Womens Health Initiative
Conclusion

Introduced in 1942, Premarin was one of the first drugs available when hormonal therapy for menopause was introduced. The industry thrived in Ontario, Canada for decades until allegations of catheterized mares living in squalor and foals being mistreated could no longer be ignored. The Ontario Government stepped in and issued regulations tied to licensing, citing, and revoking permits (PMU Farm Act, 1968-69, Regulation No. 217/70). In 1975, it became American Home Products (now Wyeth Inc.) biggest selling and most successful ever prescription.

In 1993, approximately fifty years later, Animal People Magazine published an extensive article on the PMU farm abuses, also noting the suspected health risks to women taking PMU based medication. HRT drugs can now be 100% synthesized or organically compounded PMU free. In 1982, the U.S. Food and Drug Administration approved the use of insulin derived from recombinant-DNA techniques (using bacteria cultures) for diabetic patients who, heretofore, relied solely on insulin derived from the pancreases of pigs to control their disease.

The continued production of Premarin based medications produces revenues of 1.2 billion dollars annually for Wyeth-Ayerst Laboratories, the only pharmaceutical company which manufactures this product, of Wyeth Inc.'s 2002 net sales of 12 billion dollars world-wide, sales of Wyeth's Premarin branded drugs accounted for 13.35%.

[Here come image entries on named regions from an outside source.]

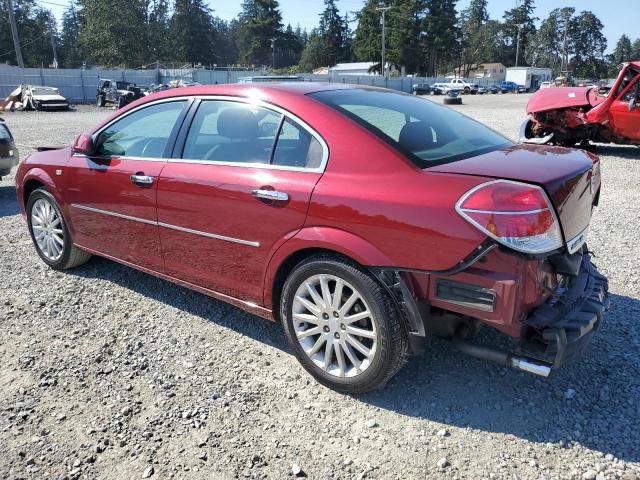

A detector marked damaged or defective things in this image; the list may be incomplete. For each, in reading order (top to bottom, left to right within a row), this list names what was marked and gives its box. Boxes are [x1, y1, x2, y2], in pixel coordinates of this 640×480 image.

crashed red car [12, 84, 608, 392]
damaged red sedan [12, 84, 608, 394]
detached bumper piece [524, 253, 608, 370]
crashed red car [520, 61, 640, 146]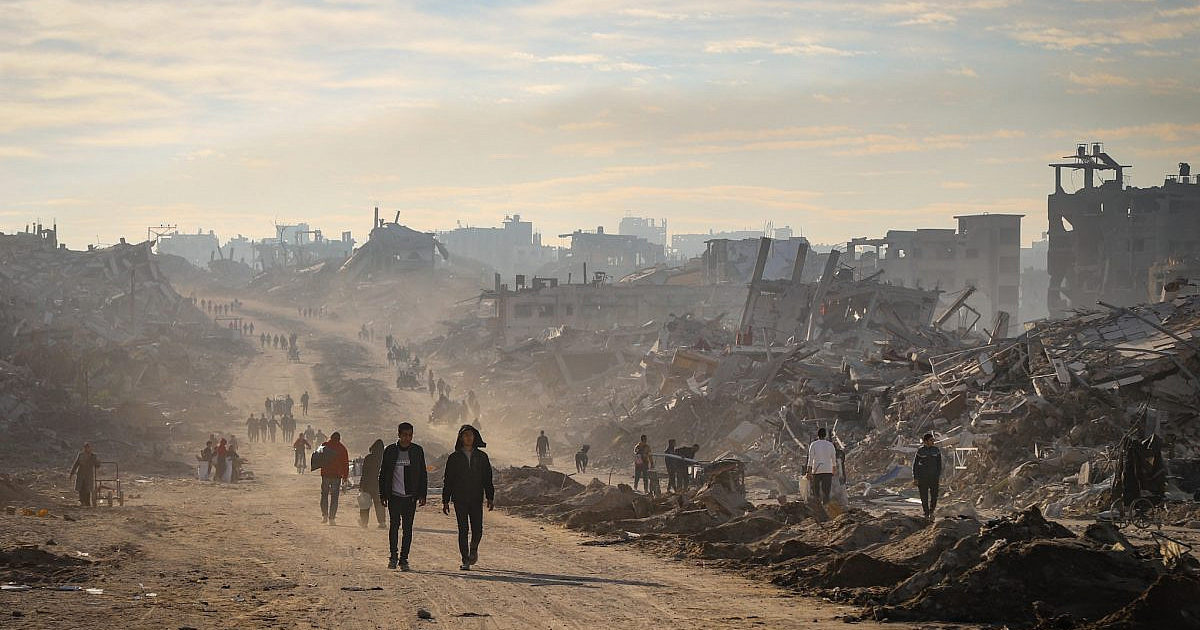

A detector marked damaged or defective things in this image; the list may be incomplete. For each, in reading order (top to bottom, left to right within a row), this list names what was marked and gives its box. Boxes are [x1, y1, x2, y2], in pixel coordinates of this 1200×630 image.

damaged building [1041, 145, 1200, 316]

Premarin, once the most prescribed drug in America (1975 to 1999), is now (2002) the fourth most prescribed drug in both the U.S. and Canada, holds 75% of the estrogen supplement market worldwide, and is Canada's most lucrative pharmaceutical export to date. Premarin,  a typical regimen, usually costs more than $800 per year to maintain, including insurance-deferred physicians fees. It ranks at number ten in Medicaid subsidized prescription drugs (subsidized by U.S. taxpayer dollars).

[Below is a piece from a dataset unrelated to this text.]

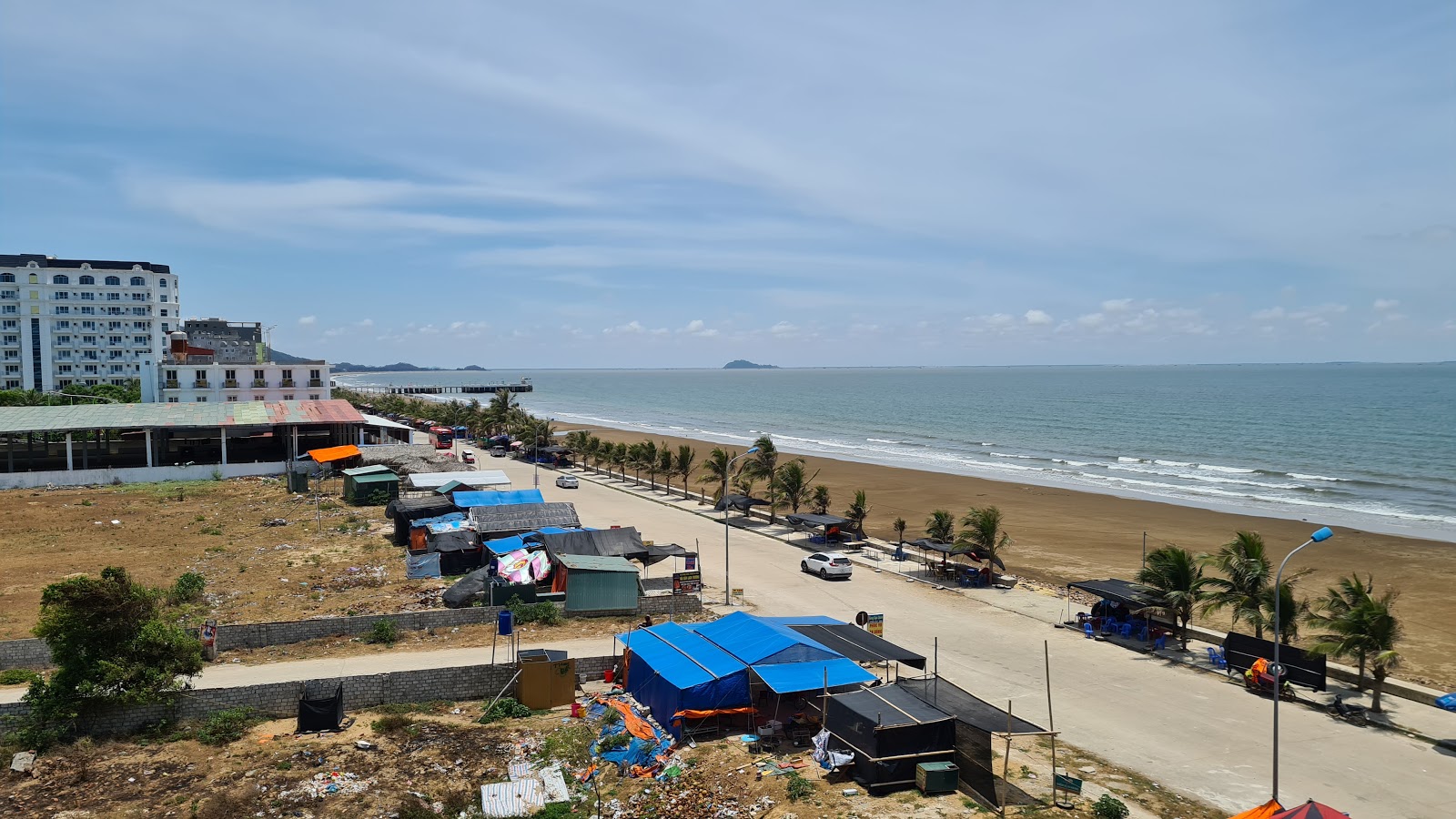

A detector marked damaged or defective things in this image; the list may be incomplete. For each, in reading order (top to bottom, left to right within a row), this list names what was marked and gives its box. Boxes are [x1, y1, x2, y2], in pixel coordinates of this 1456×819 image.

rusty metal roof [0, 399, 368, 435]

Sales of Premarin have already plummeted 30% (2003) from their high in 1999 and will continue to do so as more and more studies link the drug to life threatening ailments and women are made more aware of these studies.

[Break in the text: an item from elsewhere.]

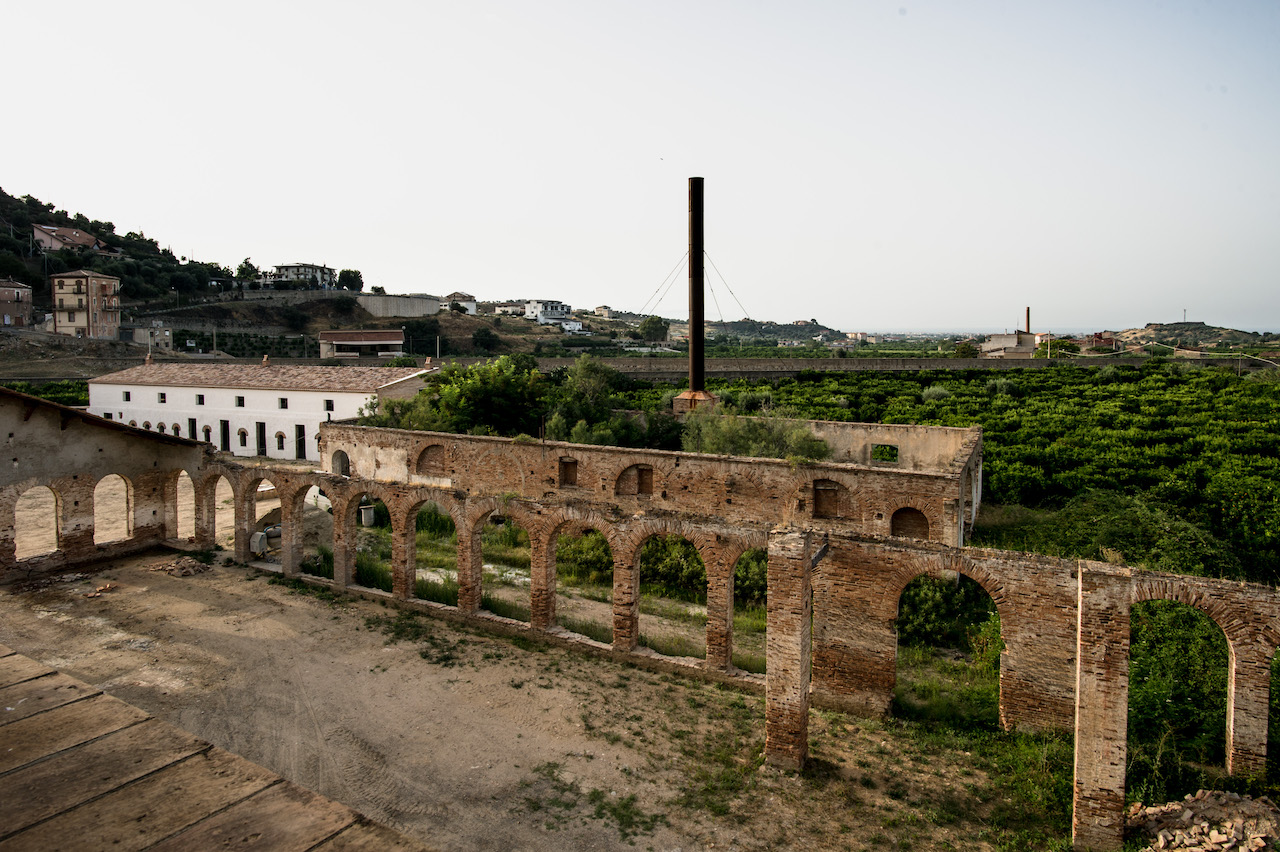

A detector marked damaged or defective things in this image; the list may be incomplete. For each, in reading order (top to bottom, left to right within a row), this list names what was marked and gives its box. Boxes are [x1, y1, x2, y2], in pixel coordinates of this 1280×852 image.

Wyeth is already downplaying the use (as well as the length of use) of its Premarin family of drugs, a complete turn-around to the stance they followed for many years.

In July of 2003, federal regulators approved a lower-dose version of Premarin based HRT, and it is this lower dose that Wyeth is now recommending (specifically Prempro 0.45 mg/1.5 mg doses). Prempro 0.45 mg/1.5 mg contains 28% less estrogen and 40% less progestin than the current standard dose (Prempro 0.625 mg/2.5 mg).

Since the lower doses of Premarin based medications that Wyeth is now recommending are too new to have a research history, it is not possible to know if they will significantly lower the associated health risks in taking the medications. Wyeth is counting on that lie.

Wyeth will ask for approval of even lower doses in the future, until only traces of Premarin are present in the marketed drug. At which point, Premarin based HRT medications will be nothing more than an expensive placebo.